Google foobar gearing_up_for_destruction

Question

I was doing the google foobar challenge but ran out of time on the following challenge i am trying to see what i did wrong.

Challenge

As

Answer 1

a passed solution:

from fractions import Fraction

def solution(p):
    n = len(p)

    if n >= 2:
        r0_n = -2 * (p[n - 1] + reduce(
            lambda a, b: a + b, [0] + [(-1)**i * 2 * p[i]
                                       for i in range(n - 2, 0, -1)]) + (-1)**(n-1)*p[0])

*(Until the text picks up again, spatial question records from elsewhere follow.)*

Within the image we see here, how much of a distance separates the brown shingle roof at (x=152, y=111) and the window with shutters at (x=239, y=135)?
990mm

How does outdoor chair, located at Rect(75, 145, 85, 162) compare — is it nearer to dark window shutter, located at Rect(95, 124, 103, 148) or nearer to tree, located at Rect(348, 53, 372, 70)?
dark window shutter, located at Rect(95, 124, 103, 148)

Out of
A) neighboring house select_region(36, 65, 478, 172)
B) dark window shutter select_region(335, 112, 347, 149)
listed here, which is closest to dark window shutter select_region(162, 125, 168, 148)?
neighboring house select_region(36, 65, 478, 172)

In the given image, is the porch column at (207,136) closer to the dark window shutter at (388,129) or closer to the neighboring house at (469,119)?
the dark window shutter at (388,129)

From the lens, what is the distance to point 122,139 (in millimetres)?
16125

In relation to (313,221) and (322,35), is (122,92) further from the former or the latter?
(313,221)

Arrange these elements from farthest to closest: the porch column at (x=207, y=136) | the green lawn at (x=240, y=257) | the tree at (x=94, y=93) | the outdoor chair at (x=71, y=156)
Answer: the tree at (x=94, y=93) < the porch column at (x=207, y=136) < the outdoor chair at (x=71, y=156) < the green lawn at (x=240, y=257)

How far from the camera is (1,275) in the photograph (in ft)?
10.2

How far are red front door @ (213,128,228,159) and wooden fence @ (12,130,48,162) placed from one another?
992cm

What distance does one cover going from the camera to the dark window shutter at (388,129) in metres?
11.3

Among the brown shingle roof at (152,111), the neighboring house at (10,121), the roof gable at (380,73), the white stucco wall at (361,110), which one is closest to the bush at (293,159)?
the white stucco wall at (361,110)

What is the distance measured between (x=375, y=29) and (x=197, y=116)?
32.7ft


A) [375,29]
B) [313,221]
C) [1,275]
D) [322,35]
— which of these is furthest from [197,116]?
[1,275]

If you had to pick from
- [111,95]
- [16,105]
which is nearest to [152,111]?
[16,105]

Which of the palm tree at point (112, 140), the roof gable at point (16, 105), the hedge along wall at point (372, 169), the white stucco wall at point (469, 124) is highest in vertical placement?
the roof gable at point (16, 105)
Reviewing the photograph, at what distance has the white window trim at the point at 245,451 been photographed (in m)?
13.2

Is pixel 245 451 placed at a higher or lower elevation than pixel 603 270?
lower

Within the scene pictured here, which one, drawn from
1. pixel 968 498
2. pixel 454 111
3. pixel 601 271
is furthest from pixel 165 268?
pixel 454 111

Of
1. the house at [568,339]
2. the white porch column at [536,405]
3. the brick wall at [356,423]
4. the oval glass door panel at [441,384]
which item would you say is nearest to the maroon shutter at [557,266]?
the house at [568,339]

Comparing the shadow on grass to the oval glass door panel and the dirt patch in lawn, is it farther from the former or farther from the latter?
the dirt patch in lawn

        r0_d = 1 + ((n+1) % 2)*2

        if r0_n < r0_d:
            return [-1, -1]

        r = ['NAN'] * n
        r[0] = float(r0_n) / float(r0_d)
        for i in range(1, n):
            r[i] = p[i] - p[i - 1] - r[i - 1]
            if r[i] < 1:
                return [-1, -1]

        r0 = Fraction(r0_n, r0_d)
        r0.limit_denominator()
        
        return [r0.numerator, r0.denominator]

    return [-1, -1]

some tests:

if __name__ == '__main__':
    print solution([4, 30, 50]), [12, 1]
    print solution([4, 17, 50]), [-1, -1]
    print solution([1, 51]), [100, 3]
    print solution([1, 31]), [20, 1]
    print solution([1, 31, 51, 71]), [20, 1]
    print solution([1, 31, 51, 71, 91]), [20, 1]
    print solution([4, 9, 17, 31, 40]), [4, 1] 

output:

[12, 1] [12, 1]
[-1, -1] [-1, -1]
[100, 3] [100, 3]
[20, 1] [20, 1]
[20, 1] [20, 1]
[20, 1] [20, 1]
[4, 1] [4, 1]

some thinking

#    equaltion         | i
# ---------------------|---
# / r0 + r1 == p1 - p0  [0]
# | r1 + r2 == p2 - p1  [1]
# | r2 + r3 == p3 - p2  [2]
# | r3 + r4 == p4 - p3  [3]
# | r4 + r5 == p5 - p4  [4]
# \      r5 == r0/2     [5]
#
#
# / r0 + r1 + 0  + 0  + 0  + 0    = p1 - p0
# | 0  + r1 + r2 + 0  + 0  + 0    = p2 - p1
# | 0  + 0  + r2 + r3 + 0  + 0    = p3 - p2
# | 0  + 0  + 0  + r3 + r4 + 0    = p4 - p3
# | 0  + 0  + 0  + 0  + r4 + r5   = p4 - p4
# \ r0 + 0  + 0  + 0  + 0  - 2*r5 = 0
#
# / 1 1 0 0 0  0 \   / r0 \   / p1 - p0 \
# | 0 1 1 0 0  0 |   | r1 |   | p2 - p1 |
# | 0 0 1 1 0  0 |   | r2 |   | p3 - p2 |
# | 0 0 0 1 1  0 | * | r3 | = | p4 - p3 |
# | 0 0 0 0 1  1 |   | r4 |   | p5 - p4 |
# \ 1 0 0 0 0 -2 /   \ r5 /   \    0    /

Answer 2

If you're interested in a perfect working solution, this is what I wrote: https://gist.github.com/1lann/be45311db1bd8cbbe6650b0a3e9d1977

It constructs a system of equations where it solves the values for every radius of every gear. Here's how it computes the solution for 4 pegs for example.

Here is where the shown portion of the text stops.